8. The piston according to claim 1, wherein an inserted portion which is substantially in the shape of a truncated cone is integrally formed with the coupler, and the inserted portion is formed such that the diameter of the proximal end is smaller than that of the distal end.

9. The piston according to claim 1, wherein the contacting portion is a bolt.

10. The piston according to claim 1, wherein the fluid machine is a variable displacement type compressor.

11. The piston according to claim 10, wherein the variable displacement type compressor is a swash plate type compressor.

12. The piston according to claim 1, wherein the piston body and the resin unit are made of fluoro resin or phenolic resin.

13. The piston according to claim 1, wherein the coupler is made of aluminum.

14. A method of manufacturing a piston for a fluid machine, the fluid machine having a cylinder bore and a piston driving unit for driving the piston in a housing, the piston having a piston body made of resin, a coupler made of metal and a resin unit, the piston body being accommodated in the cylinder bore, the coupler being connected to the piston body, the coupler being operatively connected to the piston driving unit, the resin unit being connected to the coupler for preventing the coupler from contacting a contacting portion of the housing, the method comprising the step of:

forming the resin unit and the piston body simultaneously in a process of forming the coupler by an insert molding.

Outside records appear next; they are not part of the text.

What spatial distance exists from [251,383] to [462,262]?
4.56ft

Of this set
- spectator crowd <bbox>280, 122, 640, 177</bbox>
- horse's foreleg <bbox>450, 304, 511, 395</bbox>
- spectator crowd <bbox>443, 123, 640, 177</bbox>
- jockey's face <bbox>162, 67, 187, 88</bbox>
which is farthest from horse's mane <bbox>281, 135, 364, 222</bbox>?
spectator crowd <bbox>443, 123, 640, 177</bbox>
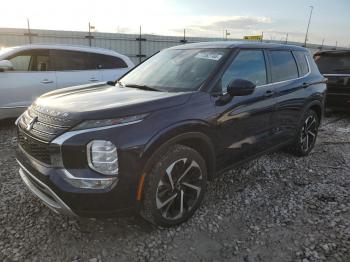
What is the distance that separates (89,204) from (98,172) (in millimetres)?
266

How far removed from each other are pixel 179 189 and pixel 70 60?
15.8 ft

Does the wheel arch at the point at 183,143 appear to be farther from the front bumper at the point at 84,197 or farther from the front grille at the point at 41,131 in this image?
the front grille at the point at 41,131

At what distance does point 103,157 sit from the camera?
246cm

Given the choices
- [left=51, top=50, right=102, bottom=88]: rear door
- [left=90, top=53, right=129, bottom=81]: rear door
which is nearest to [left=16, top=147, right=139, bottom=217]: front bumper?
[left=51, top=50, right=102, bottom=88]: rear door

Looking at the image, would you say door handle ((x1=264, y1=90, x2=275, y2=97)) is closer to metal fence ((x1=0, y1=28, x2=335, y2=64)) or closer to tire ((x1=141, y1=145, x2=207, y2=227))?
tire ((x1=141, y1=145, x2=207, y2=227))

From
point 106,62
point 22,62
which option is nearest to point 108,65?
point 106,62

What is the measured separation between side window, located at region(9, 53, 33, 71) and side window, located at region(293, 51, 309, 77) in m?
4.90

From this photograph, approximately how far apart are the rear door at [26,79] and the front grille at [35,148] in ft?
11.2

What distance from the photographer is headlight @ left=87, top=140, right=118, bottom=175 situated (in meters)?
2.43

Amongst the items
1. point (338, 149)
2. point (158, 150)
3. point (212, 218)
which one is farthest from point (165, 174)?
point (338, 149)

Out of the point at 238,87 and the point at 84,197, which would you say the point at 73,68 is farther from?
the point at 84,197

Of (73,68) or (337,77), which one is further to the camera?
(337,77)

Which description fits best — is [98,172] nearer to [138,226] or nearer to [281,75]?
[138,226]

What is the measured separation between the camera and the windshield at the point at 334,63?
7.92 metres
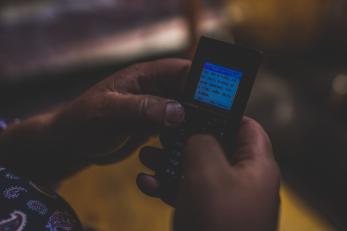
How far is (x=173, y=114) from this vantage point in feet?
1.72

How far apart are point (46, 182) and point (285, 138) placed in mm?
987

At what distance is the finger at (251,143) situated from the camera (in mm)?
480

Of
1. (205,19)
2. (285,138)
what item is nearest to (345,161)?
(285,138)

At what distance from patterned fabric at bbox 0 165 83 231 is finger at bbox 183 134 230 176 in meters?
0.17

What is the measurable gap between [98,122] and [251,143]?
20 cm

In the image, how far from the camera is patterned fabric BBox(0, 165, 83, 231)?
1.66 ft

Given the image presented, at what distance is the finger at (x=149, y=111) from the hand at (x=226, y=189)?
0.14ft

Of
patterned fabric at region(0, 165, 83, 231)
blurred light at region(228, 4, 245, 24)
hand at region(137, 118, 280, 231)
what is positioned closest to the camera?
hand at region(137, 118, 280, 231)

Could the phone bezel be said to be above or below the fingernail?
above

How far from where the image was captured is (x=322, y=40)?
6.33 ft

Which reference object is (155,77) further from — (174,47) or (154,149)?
(174,47)

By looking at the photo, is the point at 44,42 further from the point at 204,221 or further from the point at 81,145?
the point at 204,221

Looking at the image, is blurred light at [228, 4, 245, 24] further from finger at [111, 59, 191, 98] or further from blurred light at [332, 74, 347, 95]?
finger at [111, 59, 191, 98]

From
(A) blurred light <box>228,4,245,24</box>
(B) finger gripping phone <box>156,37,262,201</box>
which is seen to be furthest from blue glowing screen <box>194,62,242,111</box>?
(A) blurred light <box>228,4,245,24</box>
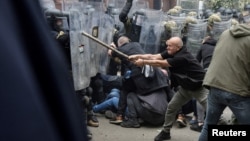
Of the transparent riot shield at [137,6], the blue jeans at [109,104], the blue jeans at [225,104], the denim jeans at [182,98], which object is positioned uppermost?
the transparent riot shield at [137,6]

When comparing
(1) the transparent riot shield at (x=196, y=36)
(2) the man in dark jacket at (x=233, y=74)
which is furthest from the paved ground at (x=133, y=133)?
(1) the transparent riot shield at (x=196, y=36)

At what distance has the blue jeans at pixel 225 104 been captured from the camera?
4242mm

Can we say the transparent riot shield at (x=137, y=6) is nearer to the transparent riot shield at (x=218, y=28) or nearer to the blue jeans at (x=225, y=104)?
the transparent riot shield at (x=218, y=28)

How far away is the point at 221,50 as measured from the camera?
14.0 ft

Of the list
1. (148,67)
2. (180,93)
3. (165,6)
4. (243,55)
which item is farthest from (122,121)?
(165,6)

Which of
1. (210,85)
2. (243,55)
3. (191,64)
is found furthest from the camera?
(191,64)

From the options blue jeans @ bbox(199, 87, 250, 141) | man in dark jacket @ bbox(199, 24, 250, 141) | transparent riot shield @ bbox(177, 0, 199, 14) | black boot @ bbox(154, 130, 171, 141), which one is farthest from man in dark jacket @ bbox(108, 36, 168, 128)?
transparent riot shield @ bbox(177, 0, 199, 14)

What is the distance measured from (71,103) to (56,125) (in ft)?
0.15

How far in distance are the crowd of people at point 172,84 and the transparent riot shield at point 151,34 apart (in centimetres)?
16

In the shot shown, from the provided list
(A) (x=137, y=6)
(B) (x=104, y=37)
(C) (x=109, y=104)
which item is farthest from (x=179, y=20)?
(C) (x=109, y=104)

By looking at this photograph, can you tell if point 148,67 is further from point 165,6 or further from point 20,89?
point 165,6

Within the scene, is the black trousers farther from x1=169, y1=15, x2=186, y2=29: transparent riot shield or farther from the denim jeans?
x1=169, y1=15, x2=186, y2=29: transparent riot shield

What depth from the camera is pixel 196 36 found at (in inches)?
340

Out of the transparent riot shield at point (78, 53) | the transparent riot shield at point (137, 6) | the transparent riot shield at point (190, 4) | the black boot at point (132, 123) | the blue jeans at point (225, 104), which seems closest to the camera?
the blue jeans at point (225, 104)
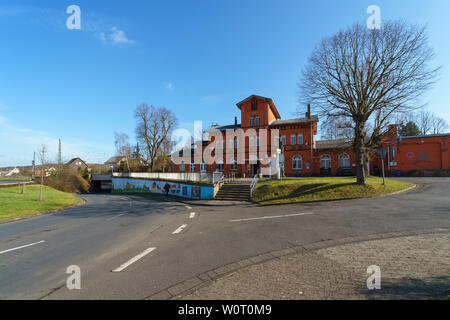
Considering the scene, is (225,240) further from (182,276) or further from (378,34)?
(378,34)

15. The method of manufacturing a piston for a fluid machine according to claim 14 further comprising the steps of:

forming the couplers by forging or casting in a state that the two couplers are connected to each other;

inserting each end of the couplers into the respective piston bodies by the insert molding; and

separating the two couplers individually after the outer circumferential surface of each piston body is machined.